◆ WRITTEN REQUEST 1 ◆
In the passage on the GAMES architecture, which content management system was GAMES implemented in?
◆ WRITTEN REQUEST 2 ◆
Retype the passage on the GAMES architecture word for word from "Fig. 1. GAMES" to "structures as entities.".

◆ PROVIDED TEXT ◆

======

The GAMES software architecture is reflected in the system behavior shown in the
statechart in Fig. 1. It has two upper modules: server and client. These modules com-
municate by means of the GameUI (User Interface) to/from the Request-Handler. The
client GameBoard is a faithful copy of the server GameBoard.
Fig. 1. GAMES Architecture. This statechart shows states for two modules: server and client.
Interactions in the Server are as follows: an event in the Request Handler causes
evaluation of Rules; the latter may trigger an action in the GameBoard that in turn
creates a command to be sent back to the clients.
4.1 GAMES Implementation
GAMES was implemented in Drupal – a widespread usage CMS (Content Manage-
ment System). Besides its core modules, we used a Rules module to implement rules
that we created for our games. The Drupal core defines data structures as entities.
We created a set of basic entities. The most basic entity is game. A board game is
a set of game attributes. To make the game playable there is a state machine entity
called running game. The latter describes and saves the current state of each game.

======

◆ SOURCE DATA ◆
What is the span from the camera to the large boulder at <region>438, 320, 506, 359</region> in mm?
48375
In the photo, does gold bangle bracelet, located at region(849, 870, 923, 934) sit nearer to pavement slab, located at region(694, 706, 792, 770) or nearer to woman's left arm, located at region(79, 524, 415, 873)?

======

◆ CORRECT OUTPUT 1 ◆
Drupal

◆ CORRECT OUTPUT 2 ◆
Fig. 1. GAMES Architecture. This statechart shows states for two modules: server and client.
Interactions in the Server are as follows: an event in the Request Handler causes
evaluation of Rules; the latter may trigger an action in the GameBoard that in turn
creates a command to be sent back to the clients.
4.1 GAMES Implementation
GAMES was implemented in Drupal – a widespread usage CMS (Content Manage-
ment System). Besides its core modules, we used a Rules module to implement rules
that we created for our games. The Drupal core defines data structures as entities.